- Location: Detroit, Michigan, United States
- Date: July 22, 2012
- Attack type: Murder, torture
- Weapons: Guns
- Deaths: 2
- Perpetrators: Frederick Young Felando Hunter
- Participant: 2

= Murders of Jourdan Bobbish and Jacob Kudla =

American double murder

Jourdan Bobbish and Jacob Kudla were two white American teenagers tortured and murdered in Detroit by two black males, Frederick Young and Felando Hunter, who were sentenced to life in prison without parole in 2015.

==Victims==
Jacob Kudla, 18, was a student at Schoolcraft College. Jourdan Bobbish, 17, was a high school senior.

==Aftermath==
When Kudla and Bobbish were reported missing, an area-wide search was mounted. Their bodies were discovered in a vacant parking lot by a waste picker. They were later found to have been unusually brutally murdered.

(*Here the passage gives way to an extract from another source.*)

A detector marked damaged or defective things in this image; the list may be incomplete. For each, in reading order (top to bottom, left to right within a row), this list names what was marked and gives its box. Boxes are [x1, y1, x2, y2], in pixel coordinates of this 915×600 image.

Details of the murders emerged during the trial. A witness said that she heard the victims begging for their lives, and that the suspects told them they could leave but killed them anyway.

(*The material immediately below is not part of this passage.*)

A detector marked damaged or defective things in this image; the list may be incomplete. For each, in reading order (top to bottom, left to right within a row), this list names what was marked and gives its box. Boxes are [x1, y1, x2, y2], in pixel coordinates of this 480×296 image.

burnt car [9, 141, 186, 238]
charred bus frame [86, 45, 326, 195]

Before being sentenced Young gave a statement to the court saying "I'd like to say sorry to the family of Aiyana Jones, Michael Brown, Eric Garner and I want to apologize for them for not being able to get justice for their loved ones who were murdered in cold blood and in respect for the peaceful protest I want to say hands up, don't shoot, black lives matter." Video of his statement went viral.

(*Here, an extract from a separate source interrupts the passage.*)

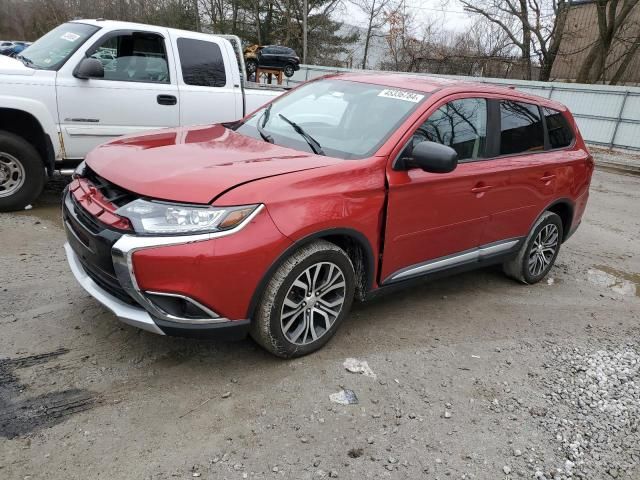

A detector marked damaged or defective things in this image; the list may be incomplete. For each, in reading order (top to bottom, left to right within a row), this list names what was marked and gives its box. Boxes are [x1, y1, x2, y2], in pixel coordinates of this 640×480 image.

cracked headlight [117, 198, 260, 235]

Hunter had already been sentenced to life in prison without parole for the unrelated August 9, 2012, murder of John Villneff, a military veteran, during a burglary on Rutland Street in Detroit. The following day, he and another man murdered Joshua Hayes during a burglary. After Chanel McDonald distracted Hayes by performing oral sex on him, Hunter and Jerry Pringle shot Hayes in the head. Hunter was convicted of first-degree murder in this case and received another life term. Pringle and McDonald both pleaded guilty to second-degree murder. Pringle was sentenced to 42 to 82 years in prison, while McDonald was sentenced to 10 to 30 years in prison and was paroled in 2022.